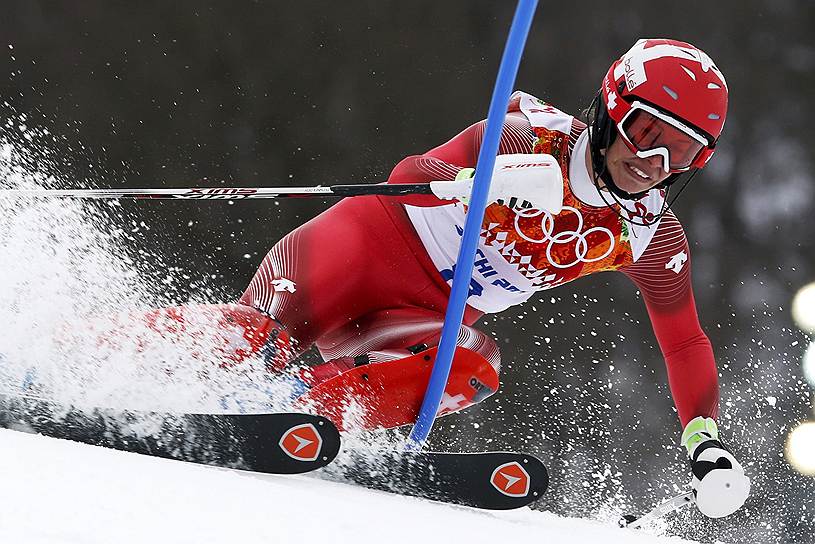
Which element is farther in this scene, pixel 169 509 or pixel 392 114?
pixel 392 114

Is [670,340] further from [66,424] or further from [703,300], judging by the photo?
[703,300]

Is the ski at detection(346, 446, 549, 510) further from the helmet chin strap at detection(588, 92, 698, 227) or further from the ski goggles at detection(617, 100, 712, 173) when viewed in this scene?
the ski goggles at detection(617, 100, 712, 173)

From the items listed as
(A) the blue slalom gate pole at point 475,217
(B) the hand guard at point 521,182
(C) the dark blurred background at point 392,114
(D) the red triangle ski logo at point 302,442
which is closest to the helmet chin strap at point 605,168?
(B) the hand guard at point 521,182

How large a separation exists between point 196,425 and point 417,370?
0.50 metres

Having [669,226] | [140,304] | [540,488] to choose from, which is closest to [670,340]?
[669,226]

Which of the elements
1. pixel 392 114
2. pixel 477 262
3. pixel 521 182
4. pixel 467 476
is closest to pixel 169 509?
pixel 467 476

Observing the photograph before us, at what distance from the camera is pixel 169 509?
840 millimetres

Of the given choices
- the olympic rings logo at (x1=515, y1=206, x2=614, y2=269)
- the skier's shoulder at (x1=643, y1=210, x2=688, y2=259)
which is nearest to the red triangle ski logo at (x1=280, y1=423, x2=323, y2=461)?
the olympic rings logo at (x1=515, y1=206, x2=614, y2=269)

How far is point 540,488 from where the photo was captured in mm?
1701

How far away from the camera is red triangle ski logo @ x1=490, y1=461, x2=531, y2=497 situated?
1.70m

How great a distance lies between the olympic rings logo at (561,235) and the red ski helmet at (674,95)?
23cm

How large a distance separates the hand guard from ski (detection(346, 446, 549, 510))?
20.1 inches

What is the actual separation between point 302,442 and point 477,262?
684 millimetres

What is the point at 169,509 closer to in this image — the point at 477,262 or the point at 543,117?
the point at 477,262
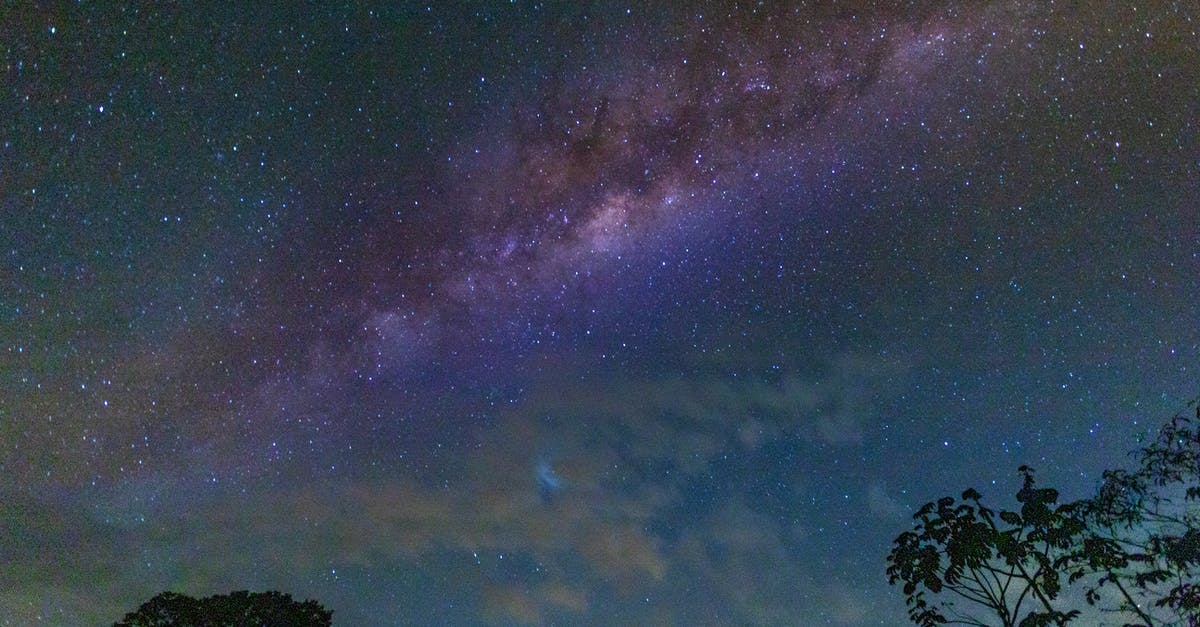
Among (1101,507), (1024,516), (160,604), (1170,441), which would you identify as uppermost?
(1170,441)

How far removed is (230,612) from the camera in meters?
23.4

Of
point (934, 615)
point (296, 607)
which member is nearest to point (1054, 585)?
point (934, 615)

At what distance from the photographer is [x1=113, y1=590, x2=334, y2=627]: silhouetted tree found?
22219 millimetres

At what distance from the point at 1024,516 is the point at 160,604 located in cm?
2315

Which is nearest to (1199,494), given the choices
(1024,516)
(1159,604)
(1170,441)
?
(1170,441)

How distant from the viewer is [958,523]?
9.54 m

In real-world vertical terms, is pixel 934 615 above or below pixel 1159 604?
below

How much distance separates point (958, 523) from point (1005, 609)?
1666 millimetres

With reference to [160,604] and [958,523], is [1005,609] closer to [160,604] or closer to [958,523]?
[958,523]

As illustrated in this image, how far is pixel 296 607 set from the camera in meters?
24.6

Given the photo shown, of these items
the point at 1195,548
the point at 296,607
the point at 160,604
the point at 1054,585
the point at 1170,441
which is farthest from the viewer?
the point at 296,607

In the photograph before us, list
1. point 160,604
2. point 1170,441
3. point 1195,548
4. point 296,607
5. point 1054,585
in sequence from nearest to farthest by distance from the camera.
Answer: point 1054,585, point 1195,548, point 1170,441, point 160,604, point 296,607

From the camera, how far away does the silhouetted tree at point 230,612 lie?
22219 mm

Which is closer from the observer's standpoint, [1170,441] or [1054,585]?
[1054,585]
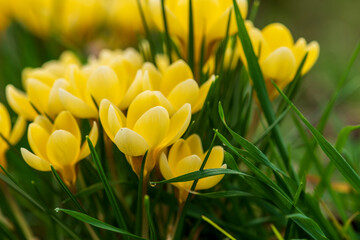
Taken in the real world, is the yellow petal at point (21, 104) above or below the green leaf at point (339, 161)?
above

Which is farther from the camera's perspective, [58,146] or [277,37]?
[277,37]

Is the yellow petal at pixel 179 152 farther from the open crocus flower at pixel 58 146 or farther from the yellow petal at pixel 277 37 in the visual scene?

══════════════════════════════

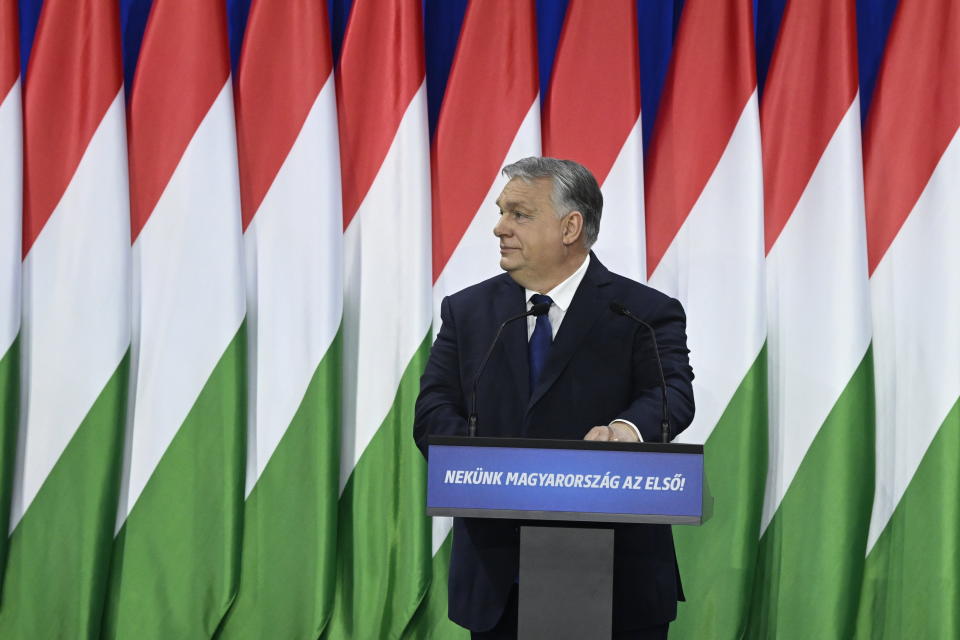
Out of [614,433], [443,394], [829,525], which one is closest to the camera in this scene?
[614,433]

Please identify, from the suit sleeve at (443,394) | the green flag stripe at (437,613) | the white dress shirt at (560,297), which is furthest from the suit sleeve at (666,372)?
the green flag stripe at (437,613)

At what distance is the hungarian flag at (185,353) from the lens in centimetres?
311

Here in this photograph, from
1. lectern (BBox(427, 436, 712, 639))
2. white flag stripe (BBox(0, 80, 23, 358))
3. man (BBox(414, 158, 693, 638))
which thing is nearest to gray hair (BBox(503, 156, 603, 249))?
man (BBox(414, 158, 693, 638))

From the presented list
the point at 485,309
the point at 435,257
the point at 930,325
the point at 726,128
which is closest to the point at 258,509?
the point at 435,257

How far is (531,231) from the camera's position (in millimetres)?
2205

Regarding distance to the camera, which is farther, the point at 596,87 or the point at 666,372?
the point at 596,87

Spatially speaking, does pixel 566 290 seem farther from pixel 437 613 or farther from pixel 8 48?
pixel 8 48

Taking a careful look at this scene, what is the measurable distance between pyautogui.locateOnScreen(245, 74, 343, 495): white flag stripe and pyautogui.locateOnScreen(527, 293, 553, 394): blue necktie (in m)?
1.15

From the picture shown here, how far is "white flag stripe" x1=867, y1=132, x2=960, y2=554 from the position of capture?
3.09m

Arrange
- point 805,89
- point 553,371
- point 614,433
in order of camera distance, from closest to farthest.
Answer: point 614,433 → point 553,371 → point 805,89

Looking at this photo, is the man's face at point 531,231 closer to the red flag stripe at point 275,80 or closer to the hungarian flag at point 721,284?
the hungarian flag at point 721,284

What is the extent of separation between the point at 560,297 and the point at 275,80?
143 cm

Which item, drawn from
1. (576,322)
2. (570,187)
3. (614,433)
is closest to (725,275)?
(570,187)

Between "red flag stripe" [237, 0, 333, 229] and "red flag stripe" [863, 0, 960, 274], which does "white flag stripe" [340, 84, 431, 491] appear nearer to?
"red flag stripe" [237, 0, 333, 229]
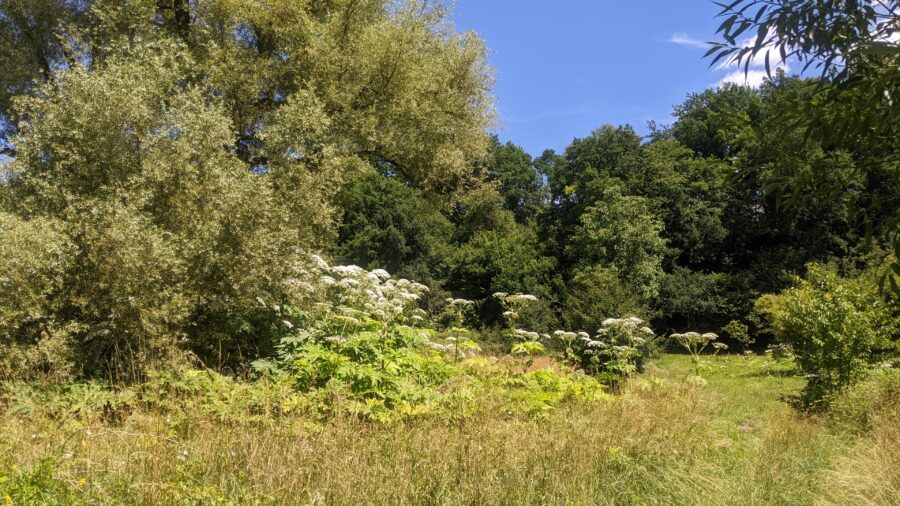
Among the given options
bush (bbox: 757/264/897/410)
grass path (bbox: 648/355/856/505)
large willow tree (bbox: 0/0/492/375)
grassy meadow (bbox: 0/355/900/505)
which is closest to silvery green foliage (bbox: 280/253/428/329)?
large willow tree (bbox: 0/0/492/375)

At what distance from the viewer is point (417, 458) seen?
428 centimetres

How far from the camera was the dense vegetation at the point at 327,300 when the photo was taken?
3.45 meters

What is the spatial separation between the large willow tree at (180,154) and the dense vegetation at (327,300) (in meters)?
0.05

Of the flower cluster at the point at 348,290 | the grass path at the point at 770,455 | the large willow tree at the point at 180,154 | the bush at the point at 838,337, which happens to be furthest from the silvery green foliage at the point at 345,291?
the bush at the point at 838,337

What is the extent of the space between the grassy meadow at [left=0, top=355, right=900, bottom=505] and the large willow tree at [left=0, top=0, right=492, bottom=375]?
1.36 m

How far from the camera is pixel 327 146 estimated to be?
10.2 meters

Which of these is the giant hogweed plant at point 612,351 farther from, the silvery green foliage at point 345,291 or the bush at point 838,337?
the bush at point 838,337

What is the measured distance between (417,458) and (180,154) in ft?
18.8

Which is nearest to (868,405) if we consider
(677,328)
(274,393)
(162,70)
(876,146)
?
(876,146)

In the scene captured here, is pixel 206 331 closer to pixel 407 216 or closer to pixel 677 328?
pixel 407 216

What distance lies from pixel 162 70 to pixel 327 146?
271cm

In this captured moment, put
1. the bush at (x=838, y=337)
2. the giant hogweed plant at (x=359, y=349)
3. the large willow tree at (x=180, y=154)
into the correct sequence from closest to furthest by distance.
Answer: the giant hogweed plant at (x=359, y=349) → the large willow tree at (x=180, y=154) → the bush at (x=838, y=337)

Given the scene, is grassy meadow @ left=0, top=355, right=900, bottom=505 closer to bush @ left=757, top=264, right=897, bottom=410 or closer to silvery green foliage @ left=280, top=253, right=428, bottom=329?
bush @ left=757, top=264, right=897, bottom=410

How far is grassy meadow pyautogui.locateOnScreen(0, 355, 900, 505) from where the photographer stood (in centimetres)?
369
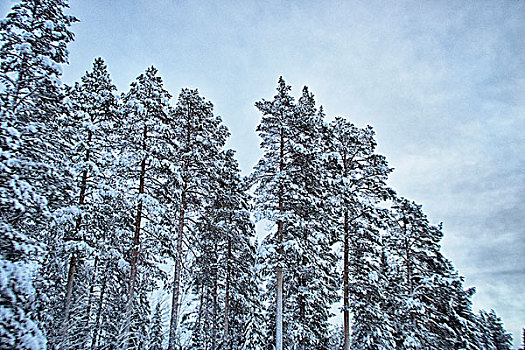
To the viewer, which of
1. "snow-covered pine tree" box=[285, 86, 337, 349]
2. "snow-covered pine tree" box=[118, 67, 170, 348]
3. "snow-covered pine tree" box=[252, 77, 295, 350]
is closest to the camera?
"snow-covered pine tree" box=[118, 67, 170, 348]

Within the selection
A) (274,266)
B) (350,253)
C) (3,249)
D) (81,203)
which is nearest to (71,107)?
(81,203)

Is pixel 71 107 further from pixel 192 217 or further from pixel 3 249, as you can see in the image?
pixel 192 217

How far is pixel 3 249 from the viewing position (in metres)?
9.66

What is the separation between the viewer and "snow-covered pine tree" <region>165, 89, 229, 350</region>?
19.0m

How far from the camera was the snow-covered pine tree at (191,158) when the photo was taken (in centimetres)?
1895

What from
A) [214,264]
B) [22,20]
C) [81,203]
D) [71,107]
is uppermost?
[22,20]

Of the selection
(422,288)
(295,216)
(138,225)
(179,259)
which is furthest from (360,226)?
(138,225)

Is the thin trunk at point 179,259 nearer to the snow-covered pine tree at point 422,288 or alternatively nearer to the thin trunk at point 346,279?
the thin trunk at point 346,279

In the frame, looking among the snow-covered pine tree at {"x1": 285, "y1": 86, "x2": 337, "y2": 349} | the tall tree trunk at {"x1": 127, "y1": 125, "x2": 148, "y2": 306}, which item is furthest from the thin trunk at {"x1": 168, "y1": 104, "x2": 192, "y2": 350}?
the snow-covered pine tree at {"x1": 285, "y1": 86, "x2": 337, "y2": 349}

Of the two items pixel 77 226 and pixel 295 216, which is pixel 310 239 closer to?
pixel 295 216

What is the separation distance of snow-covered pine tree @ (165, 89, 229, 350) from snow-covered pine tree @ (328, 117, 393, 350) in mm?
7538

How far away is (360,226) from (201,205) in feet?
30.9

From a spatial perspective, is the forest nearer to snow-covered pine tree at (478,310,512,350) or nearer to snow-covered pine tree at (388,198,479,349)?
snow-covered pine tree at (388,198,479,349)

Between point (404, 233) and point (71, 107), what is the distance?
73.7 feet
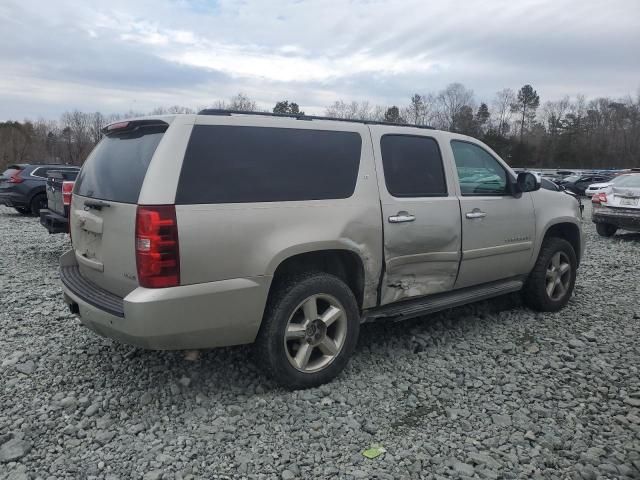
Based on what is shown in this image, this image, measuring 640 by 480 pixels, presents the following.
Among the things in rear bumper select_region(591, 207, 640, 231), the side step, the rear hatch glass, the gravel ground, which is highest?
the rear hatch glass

══════════════════════════════

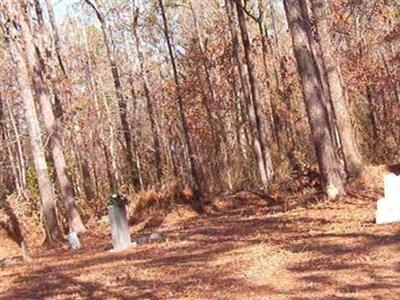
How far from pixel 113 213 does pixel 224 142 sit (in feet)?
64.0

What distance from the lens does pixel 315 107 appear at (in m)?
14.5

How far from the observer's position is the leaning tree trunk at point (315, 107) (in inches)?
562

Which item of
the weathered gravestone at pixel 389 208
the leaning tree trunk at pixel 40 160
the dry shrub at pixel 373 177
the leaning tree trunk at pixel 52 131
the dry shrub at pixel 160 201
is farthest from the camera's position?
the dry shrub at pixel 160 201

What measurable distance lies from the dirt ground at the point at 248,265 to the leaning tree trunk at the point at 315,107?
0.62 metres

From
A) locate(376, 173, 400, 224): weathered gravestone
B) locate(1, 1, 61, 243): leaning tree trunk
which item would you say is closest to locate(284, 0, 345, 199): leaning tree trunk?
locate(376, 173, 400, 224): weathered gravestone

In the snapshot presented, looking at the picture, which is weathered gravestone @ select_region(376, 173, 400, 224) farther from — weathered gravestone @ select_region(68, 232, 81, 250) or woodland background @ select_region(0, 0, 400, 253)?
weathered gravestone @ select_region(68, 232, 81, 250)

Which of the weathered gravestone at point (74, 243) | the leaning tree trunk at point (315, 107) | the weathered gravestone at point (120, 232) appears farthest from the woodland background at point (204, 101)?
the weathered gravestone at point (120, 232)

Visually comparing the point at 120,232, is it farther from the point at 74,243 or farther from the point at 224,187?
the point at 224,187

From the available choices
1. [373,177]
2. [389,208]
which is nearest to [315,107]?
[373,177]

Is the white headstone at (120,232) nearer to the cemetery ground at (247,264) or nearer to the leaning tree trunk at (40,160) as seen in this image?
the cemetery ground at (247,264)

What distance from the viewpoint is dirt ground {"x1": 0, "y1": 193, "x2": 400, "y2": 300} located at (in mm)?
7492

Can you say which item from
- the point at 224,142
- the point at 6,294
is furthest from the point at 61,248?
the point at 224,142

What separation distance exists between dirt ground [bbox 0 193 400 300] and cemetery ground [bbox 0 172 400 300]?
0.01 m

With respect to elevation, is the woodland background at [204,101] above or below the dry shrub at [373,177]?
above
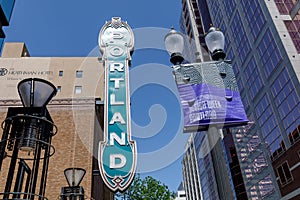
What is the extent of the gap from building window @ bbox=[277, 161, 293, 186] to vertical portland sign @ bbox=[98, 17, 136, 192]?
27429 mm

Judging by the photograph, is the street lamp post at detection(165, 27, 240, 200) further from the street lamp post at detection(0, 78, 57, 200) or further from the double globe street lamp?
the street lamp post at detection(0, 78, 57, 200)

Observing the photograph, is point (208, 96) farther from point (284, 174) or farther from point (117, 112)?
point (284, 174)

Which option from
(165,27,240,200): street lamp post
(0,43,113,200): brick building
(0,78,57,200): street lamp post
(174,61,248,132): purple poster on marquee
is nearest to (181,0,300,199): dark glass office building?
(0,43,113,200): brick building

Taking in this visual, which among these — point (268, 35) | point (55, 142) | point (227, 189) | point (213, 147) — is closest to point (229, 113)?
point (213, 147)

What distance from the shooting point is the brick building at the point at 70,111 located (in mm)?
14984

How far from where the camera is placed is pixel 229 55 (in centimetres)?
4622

══════════════════════════════

Report how many lines of the records contain the word "above". Give only the number.

◆ **Solution to this problem**
5